**Activity**
Only the lines holding the string "Wellington" are needed; copy each of them from the data.
══════════════════════════════
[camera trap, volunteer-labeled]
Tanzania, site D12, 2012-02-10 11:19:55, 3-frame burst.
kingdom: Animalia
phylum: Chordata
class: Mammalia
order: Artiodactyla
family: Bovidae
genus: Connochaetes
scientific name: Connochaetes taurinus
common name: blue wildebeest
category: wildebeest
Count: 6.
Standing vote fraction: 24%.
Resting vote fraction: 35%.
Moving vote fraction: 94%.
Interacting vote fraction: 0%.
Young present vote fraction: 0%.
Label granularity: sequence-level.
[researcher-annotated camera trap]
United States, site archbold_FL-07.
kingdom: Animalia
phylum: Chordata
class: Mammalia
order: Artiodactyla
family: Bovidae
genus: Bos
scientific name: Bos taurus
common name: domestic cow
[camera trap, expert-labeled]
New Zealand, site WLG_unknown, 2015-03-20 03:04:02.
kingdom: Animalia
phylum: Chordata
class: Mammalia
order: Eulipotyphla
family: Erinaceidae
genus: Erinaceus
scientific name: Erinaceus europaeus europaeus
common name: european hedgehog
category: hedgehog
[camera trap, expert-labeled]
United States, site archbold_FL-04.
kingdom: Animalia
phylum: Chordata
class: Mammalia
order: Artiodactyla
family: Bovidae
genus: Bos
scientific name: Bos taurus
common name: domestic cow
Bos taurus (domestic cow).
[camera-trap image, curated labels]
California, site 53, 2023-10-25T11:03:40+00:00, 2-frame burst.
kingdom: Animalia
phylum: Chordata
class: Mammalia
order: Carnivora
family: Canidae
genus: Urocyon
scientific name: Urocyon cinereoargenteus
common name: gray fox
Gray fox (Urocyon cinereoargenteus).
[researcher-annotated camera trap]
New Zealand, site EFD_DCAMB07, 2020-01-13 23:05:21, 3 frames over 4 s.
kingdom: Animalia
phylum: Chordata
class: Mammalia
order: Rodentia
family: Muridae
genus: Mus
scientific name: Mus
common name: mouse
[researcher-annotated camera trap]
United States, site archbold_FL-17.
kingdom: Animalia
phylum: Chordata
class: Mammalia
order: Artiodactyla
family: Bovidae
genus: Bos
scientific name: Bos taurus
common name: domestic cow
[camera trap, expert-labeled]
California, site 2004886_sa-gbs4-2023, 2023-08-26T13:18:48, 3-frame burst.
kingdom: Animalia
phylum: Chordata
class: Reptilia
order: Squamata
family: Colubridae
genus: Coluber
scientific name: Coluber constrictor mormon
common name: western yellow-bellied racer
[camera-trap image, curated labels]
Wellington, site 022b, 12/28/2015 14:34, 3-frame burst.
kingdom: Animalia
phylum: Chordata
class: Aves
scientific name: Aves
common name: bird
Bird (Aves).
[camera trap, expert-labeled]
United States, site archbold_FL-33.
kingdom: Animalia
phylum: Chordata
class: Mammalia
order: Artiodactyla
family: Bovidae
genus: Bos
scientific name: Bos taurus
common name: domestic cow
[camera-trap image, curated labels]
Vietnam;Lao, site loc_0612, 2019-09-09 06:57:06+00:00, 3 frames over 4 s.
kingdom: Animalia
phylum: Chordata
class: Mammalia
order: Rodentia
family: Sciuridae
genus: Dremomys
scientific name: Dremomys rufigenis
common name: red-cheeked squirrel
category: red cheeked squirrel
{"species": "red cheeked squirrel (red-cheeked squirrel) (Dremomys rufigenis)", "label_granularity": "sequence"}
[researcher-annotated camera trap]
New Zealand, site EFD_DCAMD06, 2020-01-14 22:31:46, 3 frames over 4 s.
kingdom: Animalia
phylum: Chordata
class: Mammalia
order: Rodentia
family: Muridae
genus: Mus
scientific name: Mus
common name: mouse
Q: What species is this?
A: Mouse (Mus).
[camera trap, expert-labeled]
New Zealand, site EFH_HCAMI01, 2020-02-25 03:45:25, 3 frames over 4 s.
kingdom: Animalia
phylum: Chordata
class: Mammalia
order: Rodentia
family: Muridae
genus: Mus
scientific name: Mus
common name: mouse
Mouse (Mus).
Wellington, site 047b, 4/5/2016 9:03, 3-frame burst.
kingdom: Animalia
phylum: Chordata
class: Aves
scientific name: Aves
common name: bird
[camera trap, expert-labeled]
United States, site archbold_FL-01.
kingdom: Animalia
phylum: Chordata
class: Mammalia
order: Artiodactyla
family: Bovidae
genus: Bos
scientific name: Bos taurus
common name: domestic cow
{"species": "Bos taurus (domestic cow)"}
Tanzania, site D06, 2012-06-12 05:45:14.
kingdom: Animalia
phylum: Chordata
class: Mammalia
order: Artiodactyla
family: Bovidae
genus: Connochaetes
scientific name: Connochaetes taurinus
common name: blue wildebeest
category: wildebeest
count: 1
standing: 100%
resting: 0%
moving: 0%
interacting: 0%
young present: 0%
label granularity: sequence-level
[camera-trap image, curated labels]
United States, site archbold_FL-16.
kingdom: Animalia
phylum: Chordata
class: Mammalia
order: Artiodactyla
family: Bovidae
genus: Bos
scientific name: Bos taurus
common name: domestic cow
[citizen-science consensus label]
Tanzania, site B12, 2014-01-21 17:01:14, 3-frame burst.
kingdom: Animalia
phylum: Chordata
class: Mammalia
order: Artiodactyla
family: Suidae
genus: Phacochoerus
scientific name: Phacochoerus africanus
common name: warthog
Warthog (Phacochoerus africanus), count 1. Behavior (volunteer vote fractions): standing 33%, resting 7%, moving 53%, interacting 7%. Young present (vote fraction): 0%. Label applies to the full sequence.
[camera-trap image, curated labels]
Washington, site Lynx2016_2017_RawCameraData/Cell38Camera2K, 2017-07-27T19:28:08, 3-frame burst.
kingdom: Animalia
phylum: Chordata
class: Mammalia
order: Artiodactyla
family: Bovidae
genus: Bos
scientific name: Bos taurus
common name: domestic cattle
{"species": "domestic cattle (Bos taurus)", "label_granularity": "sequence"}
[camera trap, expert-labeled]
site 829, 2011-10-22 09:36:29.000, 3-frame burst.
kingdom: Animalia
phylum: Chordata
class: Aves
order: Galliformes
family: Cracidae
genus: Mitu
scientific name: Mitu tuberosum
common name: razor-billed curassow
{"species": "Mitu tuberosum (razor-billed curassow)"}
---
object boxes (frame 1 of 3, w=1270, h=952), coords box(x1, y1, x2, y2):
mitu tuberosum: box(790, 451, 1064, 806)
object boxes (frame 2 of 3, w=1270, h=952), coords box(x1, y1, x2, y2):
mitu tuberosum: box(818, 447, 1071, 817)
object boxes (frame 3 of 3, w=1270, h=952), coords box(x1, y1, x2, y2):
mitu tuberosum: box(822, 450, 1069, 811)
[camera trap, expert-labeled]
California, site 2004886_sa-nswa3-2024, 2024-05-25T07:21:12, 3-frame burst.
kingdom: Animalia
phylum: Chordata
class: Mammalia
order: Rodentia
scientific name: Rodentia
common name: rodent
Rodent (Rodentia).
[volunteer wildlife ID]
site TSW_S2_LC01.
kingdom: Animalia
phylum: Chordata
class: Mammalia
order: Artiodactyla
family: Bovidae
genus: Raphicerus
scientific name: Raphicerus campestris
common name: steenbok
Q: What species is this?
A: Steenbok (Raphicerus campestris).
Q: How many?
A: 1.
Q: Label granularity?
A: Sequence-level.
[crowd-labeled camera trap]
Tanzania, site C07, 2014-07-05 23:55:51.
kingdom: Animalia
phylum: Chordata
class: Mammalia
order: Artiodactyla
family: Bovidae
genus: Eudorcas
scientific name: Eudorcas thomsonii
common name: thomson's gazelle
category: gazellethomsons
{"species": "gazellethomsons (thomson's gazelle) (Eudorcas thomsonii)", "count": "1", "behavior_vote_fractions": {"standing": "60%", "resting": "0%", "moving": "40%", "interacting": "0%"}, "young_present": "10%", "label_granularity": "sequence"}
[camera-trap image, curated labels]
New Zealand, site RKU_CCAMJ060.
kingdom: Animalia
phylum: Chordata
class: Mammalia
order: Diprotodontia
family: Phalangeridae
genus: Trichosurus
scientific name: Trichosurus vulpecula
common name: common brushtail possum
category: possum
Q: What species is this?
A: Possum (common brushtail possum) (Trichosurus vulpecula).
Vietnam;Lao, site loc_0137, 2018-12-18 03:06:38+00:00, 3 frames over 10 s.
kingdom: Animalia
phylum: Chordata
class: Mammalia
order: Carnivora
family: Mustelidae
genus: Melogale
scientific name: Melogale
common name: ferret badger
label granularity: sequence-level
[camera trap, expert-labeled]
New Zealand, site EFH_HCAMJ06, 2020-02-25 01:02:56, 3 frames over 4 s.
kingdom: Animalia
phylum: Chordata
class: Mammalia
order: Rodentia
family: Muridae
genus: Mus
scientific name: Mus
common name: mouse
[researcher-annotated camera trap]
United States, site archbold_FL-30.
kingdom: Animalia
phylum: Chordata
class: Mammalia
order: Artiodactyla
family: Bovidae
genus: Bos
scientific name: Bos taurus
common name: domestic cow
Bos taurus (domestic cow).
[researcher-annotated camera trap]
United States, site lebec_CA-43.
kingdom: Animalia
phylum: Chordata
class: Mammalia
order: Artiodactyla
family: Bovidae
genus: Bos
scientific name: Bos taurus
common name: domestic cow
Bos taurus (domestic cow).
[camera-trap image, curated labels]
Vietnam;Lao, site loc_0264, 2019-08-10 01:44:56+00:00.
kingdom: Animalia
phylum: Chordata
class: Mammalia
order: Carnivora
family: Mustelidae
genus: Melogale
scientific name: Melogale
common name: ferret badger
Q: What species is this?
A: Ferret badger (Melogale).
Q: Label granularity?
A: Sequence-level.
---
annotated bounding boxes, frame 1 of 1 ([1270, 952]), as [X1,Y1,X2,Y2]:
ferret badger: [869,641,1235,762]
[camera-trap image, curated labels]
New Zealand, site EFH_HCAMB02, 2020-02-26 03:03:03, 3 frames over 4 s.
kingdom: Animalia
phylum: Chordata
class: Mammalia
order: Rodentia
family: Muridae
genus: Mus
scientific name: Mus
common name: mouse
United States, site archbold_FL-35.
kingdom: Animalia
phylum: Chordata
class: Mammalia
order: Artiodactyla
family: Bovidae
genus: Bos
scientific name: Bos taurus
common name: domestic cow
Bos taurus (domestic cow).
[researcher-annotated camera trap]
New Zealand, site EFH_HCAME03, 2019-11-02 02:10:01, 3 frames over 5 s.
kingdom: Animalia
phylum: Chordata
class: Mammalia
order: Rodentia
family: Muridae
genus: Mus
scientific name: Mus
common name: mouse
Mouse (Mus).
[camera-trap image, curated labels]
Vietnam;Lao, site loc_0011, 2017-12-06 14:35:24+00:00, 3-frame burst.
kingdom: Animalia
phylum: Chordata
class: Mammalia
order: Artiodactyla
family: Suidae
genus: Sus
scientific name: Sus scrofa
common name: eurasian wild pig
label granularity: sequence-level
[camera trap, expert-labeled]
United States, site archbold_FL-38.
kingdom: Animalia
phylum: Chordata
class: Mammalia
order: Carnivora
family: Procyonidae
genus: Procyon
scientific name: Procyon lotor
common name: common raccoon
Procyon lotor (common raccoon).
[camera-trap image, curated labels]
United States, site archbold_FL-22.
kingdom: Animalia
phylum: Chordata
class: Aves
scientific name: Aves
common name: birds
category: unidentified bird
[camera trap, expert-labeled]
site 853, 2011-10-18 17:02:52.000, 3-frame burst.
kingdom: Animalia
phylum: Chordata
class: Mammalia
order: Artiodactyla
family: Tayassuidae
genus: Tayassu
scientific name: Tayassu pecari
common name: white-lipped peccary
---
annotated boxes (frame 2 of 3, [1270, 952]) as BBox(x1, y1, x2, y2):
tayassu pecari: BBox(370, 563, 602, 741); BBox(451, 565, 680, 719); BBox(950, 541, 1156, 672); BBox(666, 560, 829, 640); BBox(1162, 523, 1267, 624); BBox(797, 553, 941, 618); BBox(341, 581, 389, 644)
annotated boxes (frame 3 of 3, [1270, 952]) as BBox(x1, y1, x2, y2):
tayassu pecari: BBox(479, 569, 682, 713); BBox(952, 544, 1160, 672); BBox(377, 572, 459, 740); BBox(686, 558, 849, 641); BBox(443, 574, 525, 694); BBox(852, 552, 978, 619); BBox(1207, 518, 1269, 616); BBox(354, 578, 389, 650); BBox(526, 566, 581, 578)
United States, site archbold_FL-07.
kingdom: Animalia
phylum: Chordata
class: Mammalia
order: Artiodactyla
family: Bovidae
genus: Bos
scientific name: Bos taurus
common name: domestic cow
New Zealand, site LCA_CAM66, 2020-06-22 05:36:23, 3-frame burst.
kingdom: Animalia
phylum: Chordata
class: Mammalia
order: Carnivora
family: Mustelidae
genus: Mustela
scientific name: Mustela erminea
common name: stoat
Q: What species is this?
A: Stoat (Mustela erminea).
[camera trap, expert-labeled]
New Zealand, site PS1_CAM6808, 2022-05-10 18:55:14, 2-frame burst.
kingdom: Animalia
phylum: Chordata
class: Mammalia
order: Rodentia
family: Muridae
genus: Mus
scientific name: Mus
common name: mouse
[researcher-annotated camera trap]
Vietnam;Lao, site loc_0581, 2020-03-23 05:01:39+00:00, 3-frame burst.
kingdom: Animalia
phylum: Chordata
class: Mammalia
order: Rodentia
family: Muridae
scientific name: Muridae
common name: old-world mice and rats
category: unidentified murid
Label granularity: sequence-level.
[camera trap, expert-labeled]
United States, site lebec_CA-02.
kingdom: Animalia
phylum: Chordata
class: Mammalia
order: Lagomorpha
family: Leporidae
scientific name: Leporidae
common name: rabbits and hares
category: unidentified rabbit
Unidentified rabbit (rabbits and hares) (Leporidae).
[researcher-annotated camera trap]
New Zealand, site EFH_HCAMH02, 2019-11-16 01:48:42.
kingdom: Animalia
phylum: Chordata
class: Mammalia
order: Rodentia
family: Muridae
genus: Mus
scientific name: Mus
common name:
══════════════════════════════
**Answer section**
Wellington, site 022b, 12/28/2015 14:34, 3-frame burst.
Wellington, site 047b, 4/5/2016 9:03, 3-frame burst.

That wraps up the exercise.